Judge of my surprise, therefore, when one day a little before Christmas, M. de Saintonge sought me at the Arsenal during the preparation of the plays and interludes — which were held there that year — and, drawing me aside into the garden, broke into a furious tirade against the young fellow.
“But,” I said, in immense astonishment, “what is this? I thought that he was a young man quite to your mind; and—”
“He is mad!” he answered.
“Mad?” I said.
“Yes, mad!” he repeated, striking the ground violently with his cane. “Stark mad, M. de Rosny. He does not know himself! What do you think — but it is inconceivable. He proposes to marry my daughter! This penniless adventurer honours Mademoiselle de Saintonge by proposing for her!”
“Pheugh!” I said. “That is serious.”
“He — he! I don’t think I shall ever get over it!” he answered.
“He has, of course, seen Mademoiselle?”
M. de Saintonge nodded.
“At your house, doubtless?”
“Of course!” he replied, with a snap of rage.

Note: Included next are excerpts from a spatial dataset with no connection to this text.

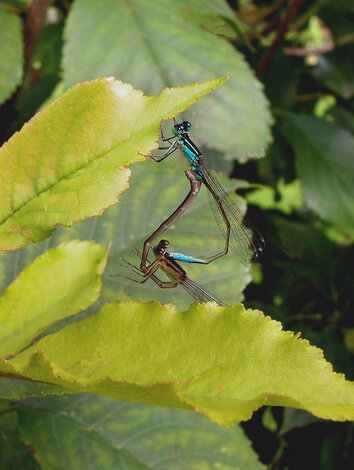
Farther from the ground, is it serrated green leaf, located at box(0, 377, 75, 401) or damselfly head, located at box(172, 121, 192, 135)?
damselfly head, located at box(172, 121, 192, 135)

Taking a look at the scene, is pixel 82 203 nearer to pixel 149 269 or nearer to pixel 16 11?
pixel 149 269

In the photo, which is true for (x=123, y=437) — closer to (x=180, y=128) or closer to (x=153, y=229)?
(x=153, y=229)

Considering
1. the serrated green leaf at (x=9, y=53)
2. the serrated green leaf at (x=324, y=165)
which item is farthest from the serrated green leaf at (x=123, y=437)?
the serrated green leaf at (x=324, y=165)

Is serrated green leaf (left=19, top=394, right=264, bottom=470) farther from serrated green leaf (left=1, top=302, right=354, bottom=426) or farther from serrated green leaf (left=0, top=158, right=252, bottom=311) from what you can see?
serrated green leaf (left=1, top=302, right=354, bottom=426)

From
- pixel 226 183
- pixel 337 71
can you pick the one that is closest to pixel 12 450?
pixel 226 183

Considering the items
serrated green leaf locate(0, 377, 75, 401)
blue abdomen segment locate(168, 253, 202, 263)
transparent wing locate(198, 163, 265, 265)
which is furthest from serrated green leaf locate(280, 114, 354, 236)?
serrated green leaf locate(0, 377, 75, 401)

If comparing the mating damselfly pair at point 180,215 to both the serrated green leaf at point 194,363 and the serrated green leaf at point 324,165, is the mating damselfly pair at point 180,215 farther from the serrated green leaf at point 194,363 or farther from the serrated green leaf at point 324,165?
the serrated green leaf at point 324,165

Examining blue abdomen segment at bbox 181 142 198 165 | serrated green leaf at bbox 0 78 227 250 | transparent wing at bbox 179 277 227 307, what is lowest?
transparent wing at bbox 179 277 227 307
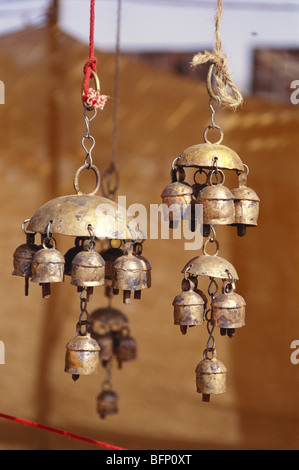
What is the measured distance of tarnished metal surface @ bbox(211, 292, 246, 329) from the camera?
1.62 m

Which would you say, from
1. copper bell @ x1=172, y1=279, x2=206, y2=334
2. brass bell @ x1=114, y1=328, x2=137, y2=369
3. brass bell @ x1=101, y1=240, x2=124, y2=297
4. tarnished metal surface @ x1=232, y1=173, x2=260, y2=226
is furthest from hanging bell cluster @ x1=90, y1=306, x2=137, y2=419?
tarnished metal surface @ x1=232, y1=173, x2=260, y2=226

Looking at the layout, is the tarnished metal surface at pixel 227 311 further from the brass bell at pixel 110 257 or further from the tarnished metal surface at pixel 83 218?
the brass bell at pixel 110 257

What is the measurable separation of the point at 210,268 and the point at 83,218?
0.40 metres

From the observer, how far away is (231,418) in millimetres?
3721

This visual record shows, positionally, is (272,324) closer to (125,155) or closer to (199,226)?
(125,155)

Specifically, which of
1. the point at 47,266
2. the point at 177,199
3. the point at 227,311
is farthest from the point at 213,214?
the point at 47,266

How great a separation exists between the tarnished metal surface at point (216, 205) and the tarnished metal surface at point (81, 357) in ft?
1.71

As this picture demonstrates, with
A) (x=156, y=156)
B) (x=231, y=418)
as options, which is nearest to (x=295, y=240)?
(x=156, y=156)

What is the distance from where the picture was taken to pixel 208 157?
64.4 inches

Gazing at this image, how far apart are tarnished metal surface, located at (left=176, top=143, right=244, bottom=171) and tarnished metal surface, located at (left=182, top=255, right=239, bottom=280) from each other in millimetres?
273

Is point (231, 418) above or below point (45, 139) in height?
below

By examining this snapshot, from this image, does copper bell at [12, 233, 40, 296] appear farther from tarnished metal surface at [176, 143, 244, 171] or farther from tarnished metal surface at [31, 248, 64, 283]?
tarnished metal surface at [176, 143, 244, 171]

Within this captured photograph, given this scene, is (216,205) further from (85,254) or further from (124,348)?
(124,348)
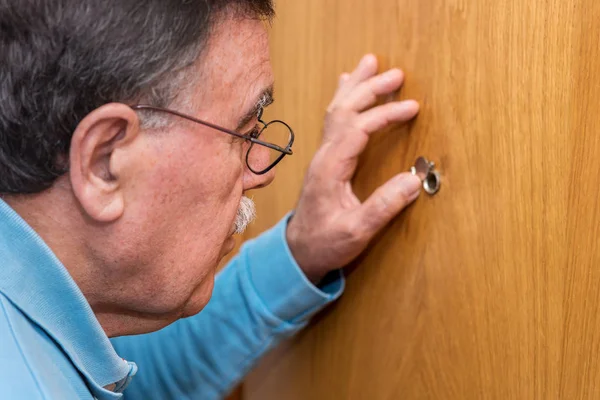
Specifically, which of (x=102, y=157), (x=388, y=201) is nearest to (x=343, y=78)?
(x=388, y=201)

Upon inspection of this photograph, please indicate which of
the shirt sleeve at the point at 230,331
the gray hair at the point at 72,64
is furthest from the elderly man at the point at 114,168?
the shirt sleeve at the point at 230,331

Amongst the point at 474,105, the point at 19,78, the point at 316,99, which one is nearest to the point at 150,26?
the point at 19,78

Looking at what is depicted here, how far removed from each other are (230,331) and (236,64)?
0.45 m

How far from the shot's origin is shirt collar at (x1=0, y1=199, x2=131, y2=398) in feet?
1.90

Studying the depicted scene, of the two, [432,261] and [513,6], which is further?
[432,261]

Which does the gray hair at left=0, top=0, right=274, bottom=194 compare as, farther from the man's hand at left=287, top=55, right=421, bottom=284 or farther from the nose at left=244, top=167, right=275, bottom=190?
the man's hand at left=287, top=55, right=421, bottom=284

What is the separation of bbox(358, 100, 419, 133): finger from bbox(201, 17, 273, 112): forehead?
0.56ft

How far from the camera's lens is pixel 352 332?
0.91m

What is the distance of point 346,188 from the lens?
875mm

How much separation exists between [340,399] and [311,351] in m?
0.09

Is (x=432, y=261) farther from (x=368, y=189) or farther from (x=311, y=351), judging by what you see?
(x=311, y=351)

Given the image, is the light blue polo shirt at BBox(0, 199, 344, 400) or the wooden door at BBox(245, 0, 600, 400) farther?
the light blue polo shirt at BBox(0, 199, 344, 400)

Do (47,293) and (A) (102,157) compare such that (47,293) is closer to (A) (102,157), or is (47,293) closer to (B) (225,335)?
(A) (102,157)

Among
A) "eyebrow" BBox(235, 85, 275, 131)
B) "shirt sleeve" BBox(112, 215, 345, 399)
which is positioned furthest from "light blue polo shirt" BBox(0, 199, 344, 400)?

“Then I am afraid it is serious,” I said.
He stared at me, and for an instant I thought that he was going to quarrel with me. Then he asked me why.
I was not sorry to have this opportunity of at once increasing his uneasiness, and requiting his arrogance. “Because,” I said, “this young man appears to me to be very much out of the common. Hitherto, whatever he has said he would do, he has done. You remember Crillon? Well, I trace a likeness. St. Mesmin has much of his headlong temper and savage determination. If you will take my advice, you will proceed with caution.”
M. de Saintonge, receiving an answer so little to his mind, was almost bursting with rage. “Proceed with caution!” he cried. “You talk as if the thing could be entertained, or as if I had cause to fear the coxcomb! On the contrary, I intend to teach him a lesson a little confinement will cool his temper. You must give me a letter, my friend, and we will clap him in the Bastille for a month or two.”